In [1]:
# A implementation of "A Neural probabilistic language Model, Bengio 2003
# Original paper has word level, we stick to character level 
#  

In [42]:
import torch
import torch.nn.functional as F

In [2]:
words = open('data/names.txt', 'r').read().splitlines()

In [3]:
words[:10]

['emma',
 'olivia',
 'ava',
 'isabella',
 'sophia',
 'charlotte',
 'mia',
 'amelia',
 'harper',
 'evelyn']

In [9]:
# stoi and itos 
chars = set(''.join(words))
stoi = {c:i+1 for i,c in enumerate(sorted(chars))}
stoi['.'] = 0
itos = {v:k for k,v in stoi.items()}

In [12]:
itos

{1: 'a',
 2: 'b',
 3: 'c',
 4: 'd',
 5: 'e',
 6: 'f',
 7: 'g',
 8: 'h',
 9: 'i',
 10: 'j',
 11: 'k',
 12: 'l',
 13: 'm',
 14: 'n',
 15: 'o',
 16: 'p',
 17: 'q',
 18: 'r',
 19: 's',
 20: 't',
 21: 'u',
 22: 'v',
 23: 'w',
 24: 'x',
 25: 'y',
 26: 'z',
 0: '.'}

In [37]:
# create the traning data 
block_size = 3 # no of charcters in context to predict the next one 
X, Y = [], []
for word in words[:5]:
    print(word)
    #running context 
    context = [0]*block_size
    for ch in word+'.':
        ix = stoi[ch]
        X.append(context)
        Y.append(ix)
        print(''.join([itos[i] for i in context]), "---->", itos[ix])
        context = context[1:] + [ix]
        
X = torch.tensor(X)
Y = torch.tensor(Y)

emma
... ----> e
..e ----> m
.em ----> m
emm ----> a
mma ----> .
olivia
... ----> o
..o ----> l
.ol ----> i
oli ----> v
liv ----> i
ivi ----> a
via ----> .
ava
... ----> a
..a ----> v
.av ----> a
ava ----> .
isabella
... ----> i
..i ----> s
.is ----> a
isa ----> b
sab ----> e
abe ----> l
bel ----> l
ell ----> a
lla ----> .
sophia
... ----> s
..s ----> o
.so ----> p
sop ----> h
oph ----> i
phi ----> a
hia ----> .


In [38]:
print(X.shape,X.dtype, Y.shape)

torch.Size([32, 3]) torch.int64 torch.Size([32])


In [39]:
# embedding space 27 characters in 2D space
C = torch.randn((27,2))

In [None]:
# C[ix]
# F.one_hot(torch.tensor(ix), num_classes=27).float() @ C
# ideally you can do both the approach 
# 1. C as a look up table and index into it 
# 2. Consider C as a first layer in nn, F.one_hot(torch.tensor(ix), num_classes=27).float() @ C

In [56]:
emb = C[X]
emb.shape

torch.Size([32, 3, 2])

SET OF TASKS ▸
1. Rewrite the cell in the language model notebook that begins "# create the traning data" as a brief bulleted list that keeps its main facts.
2. Write the next part of the language model notebook, picking up after its final output.
The records that come next have no connection to the language model notebook.

STORED DATA ▸
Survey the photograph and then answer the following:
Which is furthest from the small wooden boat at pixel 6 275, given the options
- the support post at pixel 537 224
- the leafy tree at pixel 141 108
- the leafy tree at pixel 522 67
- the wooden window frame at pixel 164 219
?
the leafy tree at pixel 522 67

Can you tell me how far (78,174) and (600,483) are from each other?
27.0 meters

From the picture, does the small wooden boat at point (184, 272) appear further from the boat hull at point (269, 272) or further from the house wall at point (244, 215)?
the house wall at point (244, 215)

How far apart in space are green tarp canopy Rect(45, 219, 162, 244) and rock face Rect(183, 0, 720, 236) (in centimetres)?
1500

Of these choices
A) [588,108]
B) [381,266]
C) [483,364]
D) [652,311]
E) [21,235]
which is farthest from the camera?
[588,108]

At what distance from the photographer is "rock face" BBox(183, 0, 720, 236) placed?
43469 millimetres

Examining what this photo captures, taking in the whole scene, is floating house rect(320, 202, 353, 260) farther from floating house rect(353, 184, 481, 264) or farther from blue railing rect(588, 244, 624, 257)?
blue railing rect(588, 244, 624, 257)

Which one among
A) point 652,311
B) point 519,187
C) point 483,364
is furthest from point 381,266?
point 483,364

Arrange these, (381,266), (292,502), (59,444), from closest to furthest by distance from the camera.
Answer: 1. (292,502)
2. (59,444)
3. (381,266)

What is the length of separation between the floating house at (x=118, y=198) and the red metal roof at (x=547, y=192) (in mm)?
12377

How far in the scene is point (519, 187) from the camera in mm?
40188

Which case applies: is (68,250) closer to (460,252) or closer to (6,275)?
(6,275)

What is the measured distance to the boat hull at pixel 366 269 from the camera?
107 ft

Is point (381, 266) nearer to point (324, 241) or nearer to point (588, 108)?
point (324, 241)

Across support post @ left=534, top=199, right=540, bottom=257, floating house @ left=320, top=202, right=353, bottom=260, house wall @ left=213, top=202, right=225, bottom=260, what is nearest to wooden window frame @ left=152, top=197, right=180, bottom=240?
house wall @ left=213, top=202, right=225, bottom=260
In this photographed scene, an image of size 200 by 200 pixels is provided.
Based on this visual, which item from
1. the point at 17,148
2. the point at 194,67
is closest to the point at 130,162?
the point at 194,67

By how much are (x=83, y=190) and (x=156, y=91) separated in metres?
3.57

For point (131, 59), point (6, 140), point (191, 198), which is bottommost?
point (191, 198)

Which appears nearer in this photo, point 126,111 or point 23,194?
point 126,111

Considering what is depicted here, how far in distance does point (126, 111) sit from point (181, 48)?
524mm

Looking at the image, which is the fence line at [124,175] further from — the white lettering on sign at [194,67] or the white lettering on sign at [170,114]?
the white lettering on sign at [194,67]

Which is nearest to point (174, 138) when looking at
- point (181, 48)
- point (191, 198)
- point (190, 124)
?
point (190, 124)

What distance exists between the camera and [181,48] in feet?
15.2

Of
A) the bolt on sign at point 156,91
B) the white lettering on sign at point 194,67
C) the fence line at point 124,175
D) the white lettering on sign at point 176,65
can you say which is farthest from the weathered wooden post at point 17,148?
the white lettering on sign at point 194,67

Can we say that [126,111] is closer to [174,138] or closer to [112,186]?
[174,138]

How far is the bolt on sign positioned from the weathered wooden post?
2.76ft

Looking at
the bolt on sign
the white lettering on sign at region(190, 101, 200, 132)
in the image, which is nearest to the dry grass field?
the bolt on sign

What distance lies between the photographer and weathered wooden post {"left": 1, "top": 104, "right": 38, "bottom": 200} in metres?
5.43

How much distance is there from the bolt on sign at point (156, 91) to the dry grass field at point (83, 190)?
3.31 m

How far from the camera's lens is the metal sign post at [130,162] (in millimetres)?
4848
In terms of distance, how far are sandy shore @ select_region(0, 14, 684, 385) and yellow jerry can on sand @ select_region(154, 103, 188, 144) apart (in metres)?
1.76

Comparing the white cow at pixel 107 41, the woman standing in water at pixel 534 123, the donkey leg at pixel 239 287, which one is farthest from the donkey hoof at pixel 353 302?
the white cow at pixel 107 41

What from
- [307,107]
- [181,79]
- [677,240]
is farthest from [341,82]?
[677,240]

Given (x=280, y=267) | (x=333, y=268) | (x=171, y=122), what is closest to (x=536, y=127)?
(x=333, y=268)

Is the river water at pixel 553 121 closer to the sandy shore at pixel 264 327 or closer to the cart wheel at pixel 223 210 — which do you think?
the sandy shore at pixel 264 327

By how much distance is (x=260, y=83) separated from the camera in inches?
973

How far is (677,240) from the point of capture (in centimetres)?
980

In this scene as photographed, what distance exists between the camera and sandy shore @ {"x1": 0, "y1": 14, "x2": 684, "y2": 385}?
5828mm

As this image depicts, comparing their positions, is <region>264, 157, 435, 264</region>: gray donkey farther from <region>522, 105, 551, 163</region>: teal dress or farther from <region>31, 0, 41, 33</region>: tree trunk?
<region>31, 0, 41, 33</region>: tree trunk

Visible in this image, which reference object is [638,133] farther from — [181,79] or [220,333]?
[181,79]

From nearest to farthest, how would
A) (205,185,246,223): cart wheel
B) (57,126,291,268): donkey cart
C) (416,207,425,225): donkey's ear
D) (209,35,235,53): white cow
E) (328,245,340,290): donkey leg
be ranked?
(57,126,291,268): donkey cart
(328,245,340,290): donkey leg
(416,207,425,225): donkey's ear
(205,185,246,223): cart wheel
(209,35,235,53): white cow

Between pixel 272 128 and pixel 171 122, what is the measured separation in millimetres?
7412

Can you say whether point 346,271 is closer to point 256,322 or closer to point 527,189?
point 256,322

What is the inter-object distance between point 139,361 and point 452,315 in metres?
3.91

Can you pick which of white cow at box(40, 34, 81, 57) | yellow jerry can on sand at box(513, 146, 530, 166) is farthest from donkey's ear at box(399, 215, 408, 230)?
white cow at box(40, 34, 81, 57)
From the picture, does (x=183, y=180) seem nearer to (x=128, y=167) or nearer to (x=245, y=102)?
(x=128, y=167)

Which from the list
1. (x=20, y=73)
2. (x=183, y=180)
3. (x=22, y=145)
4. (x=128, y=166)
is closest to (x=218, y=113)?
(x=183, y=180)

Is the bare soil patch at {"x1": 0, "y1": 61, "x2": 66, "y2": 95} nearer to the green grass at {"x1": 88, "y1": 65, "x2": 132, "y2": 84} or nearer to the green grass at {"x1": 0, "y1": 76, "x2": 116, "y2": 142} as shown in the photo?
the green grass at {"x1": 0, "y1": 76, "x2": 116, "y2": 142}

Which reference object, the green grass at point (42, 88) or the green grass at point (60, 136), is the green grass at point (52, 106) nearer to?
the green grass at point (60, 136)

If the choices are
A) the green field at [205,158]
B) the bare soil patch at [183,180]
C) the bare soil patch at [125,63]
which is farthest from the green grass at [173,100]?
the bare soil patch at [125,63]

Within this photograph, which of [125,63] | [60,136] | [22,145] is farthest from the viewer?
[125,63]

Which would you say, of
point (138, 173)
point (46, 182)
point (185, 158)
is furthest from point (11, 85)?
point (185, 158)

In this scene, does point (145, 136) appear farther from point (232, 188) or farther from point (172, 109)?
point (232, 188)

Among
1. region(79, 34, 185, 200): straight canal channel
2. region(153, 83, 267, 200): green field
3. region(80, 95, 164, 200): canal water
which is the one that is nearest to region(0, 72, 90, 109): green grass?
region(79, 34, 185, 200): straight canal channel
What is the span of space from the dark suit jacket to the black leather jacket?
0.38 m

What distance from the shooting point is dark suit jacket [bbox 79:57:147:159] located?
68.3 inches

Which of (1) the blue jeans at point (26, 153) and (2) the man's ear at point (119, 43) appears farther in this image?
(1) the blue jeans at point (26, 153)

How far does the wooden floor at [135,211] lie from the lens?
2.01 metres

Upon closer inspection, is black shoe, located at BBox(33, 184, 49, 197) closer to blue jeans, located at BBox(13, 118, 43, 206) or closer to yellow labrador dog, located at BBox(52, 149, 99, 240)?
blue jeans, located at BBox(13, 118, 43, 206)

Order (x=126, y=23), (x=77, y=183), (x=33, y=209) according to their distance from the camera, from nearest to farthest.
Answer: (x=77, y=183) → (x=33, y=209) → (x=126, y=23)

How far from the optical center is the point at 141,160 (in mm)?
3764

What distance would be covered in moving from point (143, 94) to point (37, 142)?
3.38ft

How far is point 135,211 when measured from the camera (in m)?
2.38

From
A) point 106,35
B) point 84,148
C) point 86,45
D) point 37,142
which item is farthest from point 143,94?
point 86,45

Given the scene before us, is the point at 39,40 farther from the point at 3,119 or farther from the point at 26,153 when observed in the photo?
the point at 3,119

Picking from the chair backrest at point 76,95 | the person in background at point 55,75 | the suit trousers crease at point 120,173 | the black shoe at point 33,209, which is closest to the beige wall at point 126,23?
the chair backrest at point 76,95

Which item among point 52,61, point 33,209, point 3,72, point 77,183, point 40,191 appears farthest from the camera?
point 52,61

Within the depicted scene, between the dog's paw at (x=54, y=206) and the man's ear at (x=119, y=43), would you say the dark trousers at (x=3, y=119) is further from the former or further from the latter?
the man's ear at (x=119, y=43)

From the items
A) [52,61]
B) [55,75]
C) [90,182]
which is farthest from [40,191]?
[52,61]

ANSWERS IN ORDER ▸
1.
- The context length (block_size) is set to 3 characters, which are used to predict the next one.
- X and Y start as empty lists.
- For each of the first five words, the word is printed and the context starts as three 0s.
- For each character of the word plus a closing '.', the character's index is looked up with stoi. The current context is appended to X and the index to Y. The context and the target character are printed, and then the context drops its first entry and adds the new index.
- Finally, X and Y are converted to tensors.

2.
In [68]:
# first layer of nn 
W1 = torch.randn(6,100) # 3*2 input dimension, 100 neurons 
b1 = torch.randn(100)
# roughly emb @ W1 + b1
# h = emb.view(32,6) @ W1 + b1
# h = emb.view(emb.shape[0],6) @ W1 + b1
h = torch.tanh(emb.view(-1,6) @ W1 + b1)
h.shape

torch.Size([32, 100])

In [None]:
# torch.cat([emb[:, 0, :], emb[:, 1, :], emb[:, 2, :]], 1).shape
# torch.cat(torch.unbind(emb, 1), 1).shape
# concatenation is in efficient as it creates new tensors, as it cant manipulate views --> view is efficient 


In [70]:
# layer 2 
W2 = torch.randn(100,27) #input = 100, no of neurons/output = 27
b2 = torch.randn(27)

In [71]:
logits = h @ W2 + b2
logits.shape

torch.Size([32, 27])

In [72]:
counts = logits.exp()
prob = counts/counts.sum(1, keepdim=True)

In [None]:
# get the probab of Y values 
loss = - prob[torch.arange(32), Y].log().mean()
loss

tensor(18.2299)

### Clean up 

In [102]:
# dataset
import torch
import torch.nn.functional as F

words = open('data/names.txt', 'r').read().splitlines()
# stoi and itos 
chars = set(''.join(words))
stoi = {c:i+1 for i,c in enumerate(sorted(chars))}
stoi['.'] = 0
itos = {v:k for k,v in stoi.items()}

# create the traning data 
block_size = 3 # no of charcters in context to predict the next one 
X, Y = [], []
for word in words:
    #running context 
    context = [0]*block_size
    for ch in word+'.':
        ix = stoi[ch]
        X.append(context)
        Y.append(ix)
        context = context[1:] + [ix]
        
X = torch.tensor(X)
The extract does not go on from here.